Cannabinoids, Terpenes, & You

If you’ve spent any amount of time reading about hemp or cannabis, you’ve likely seen these two words mentioned over and over again. In our own strain descriptions and lab test results, the cannabinoid and terpene profiles take center stage, because they tell you what’s in the flower and in what percentage, giving you an idea as to the effects. Cannabinoids and terpenes are very different, but they work together to create the unique profile of any given strain. 
Typically people hear about cannabinoids first, since both THC and CBD are cannabinoids. If you purchase flower from any dispensary, the two metrics printed on the jar will be THC and CBD content, since these are the two compounds associated with medicinal value, which is not to say that other cannabinoids do not have medicinal value, just less commonly known.
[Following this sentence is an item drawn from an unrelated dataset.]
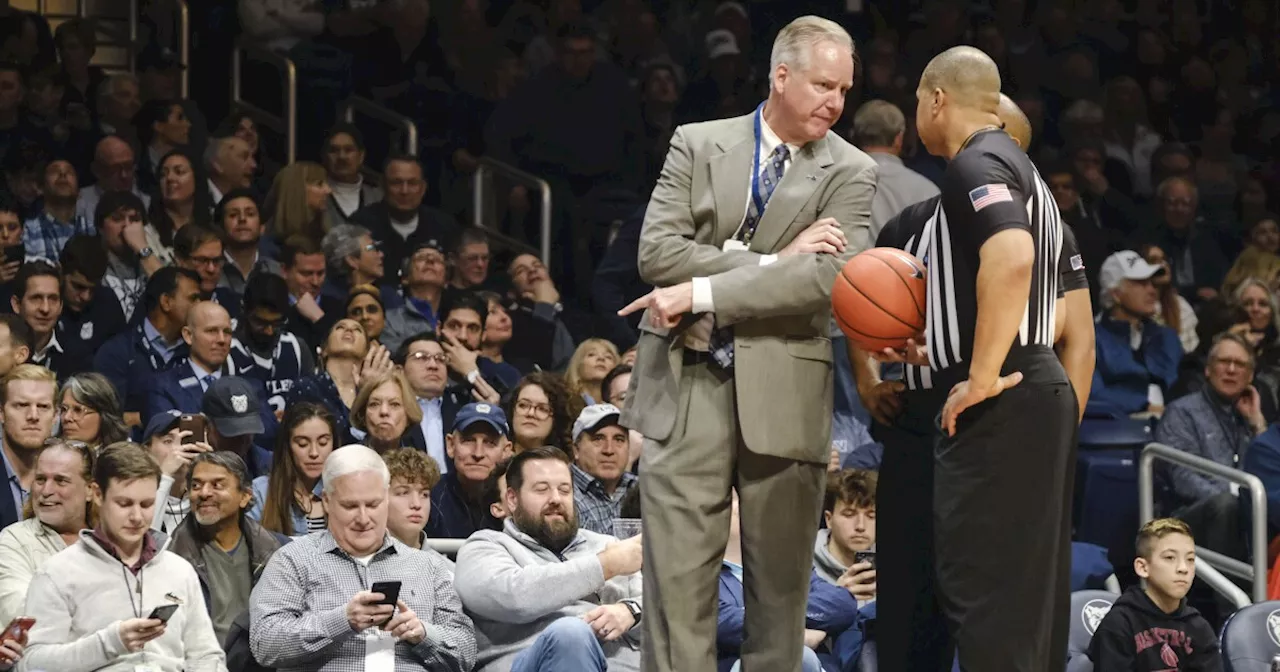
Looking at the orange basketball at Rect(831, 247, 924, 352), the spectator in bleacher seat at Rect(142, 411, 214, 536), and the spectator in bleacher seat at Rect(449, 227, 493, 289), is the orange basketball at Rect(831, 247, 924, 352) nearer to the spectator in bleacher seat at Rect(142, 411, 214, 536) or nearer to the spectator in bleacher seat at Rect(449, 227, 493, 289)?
the spectator in bleacher seat at Rect(142, 411, 214, 536)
Most people will take a look at the percentages for just these two cannabinoids however, to have a rough idea as to how ‘potent’ the flower will be. But if you’re really interested in knowing exactly how you hemp flower will affect you, understanding terpenes as well is important. 
Terpenes and cannabinoids are produced by the resin glands, which is why typically the ‘stickier’ the flower, the more potentially aromatic it will be. Terpenes can be thought of as essential oils, and are produced by many other plants and herbs other than cannabis or hemp. In cannabis/hemp, there have been over 100 terpenes discovered, and every strain has some combination of these terpenes giving it its own unique properties. Interestingly, not only are terpenes responsible for the aromatic profile of the flower, they also work with cannabinoids to create unique effects from strain to strain. Two different strains can have the same percentage of THC and CBD, but can have very different effects because of the addition of terpenes. Terpenes themselves have the ability to create certain effects by directly affecting your brain’s neurotransmitters, and in combination with cannabinoids can create a wide array of different effects to address different conditions. 
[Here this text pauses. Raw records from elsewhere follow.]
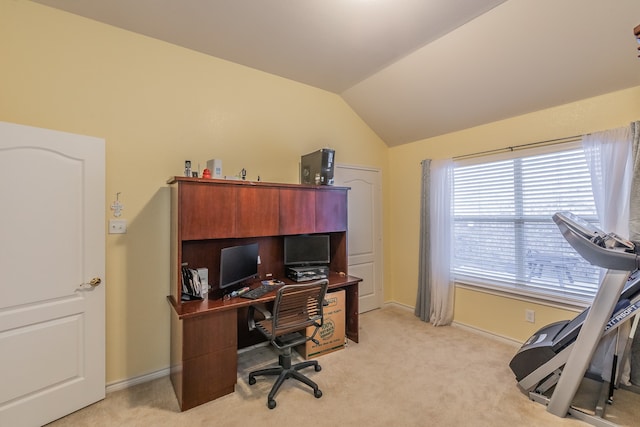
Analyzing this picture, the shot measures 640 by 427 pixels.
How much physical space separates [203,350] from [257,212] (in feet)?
4.01

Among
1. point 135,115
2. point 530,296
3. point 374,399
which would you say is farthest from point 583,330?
point 135,115

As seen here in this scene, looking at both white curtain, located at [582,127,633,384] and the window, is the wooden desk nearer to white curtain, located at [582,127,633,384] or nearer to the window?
the window

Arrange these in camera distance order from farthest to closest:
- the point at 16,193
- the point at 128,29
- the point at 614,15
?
1. the point at 128,29
2. the point at 614,15
3. the point at 16,193

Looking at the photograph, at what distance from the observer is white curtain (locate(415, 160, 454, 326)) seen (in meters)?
3.63

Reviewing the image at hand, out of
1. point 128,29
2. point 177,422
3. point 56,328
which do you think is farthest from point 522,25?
point 56,328

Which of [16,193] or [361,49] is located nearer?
[16,193]

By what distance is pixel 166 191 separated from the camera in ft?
8.50

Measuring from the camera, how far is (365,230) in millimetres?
4164

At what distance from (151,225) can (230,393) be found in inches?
62.7

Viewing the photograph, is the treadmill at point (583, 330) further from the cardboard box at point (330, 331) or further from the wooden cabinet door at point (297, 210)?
the wooden cabinet door at point (297, 210)

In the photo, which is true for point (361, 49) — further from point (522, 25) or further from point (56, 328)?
point (56, 328)

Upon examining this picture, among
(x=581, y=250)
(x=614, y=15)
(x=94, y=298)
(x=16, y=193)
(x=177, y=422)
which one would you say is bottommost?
(x=177, y=422)

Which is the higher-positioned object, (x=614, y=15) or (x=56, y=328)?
(x=614, y=15)

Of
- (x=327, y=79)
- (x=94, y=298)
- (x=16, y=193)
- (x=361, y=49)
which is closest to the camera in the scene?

The most commonly found terpene in cannabis/hemp is myrcene, known to have anti-inflammatory and pain relieving effects. Limonene, which smells like, you guessed it- lemons, is the second most common terpene, and has anti-fungal and anti-bacterial effects. It is also thought to be anti-carcinogenic. As far as feel, it is known to increase focus and reduce depression and anxiety. Linolool is a lavender like terpene, known for its calming effect, also good for reduction of anxiety. It is also a known analgesic and anti-epileptic compound. Caryophyllene is reminiscent of cloves and has anti-inflammatory, anti-fungal, and pain relieving properties. Pinene, which smells like pine, is anti-inflammatory and antiseptic. It’s also good for elevating energy and concentration. 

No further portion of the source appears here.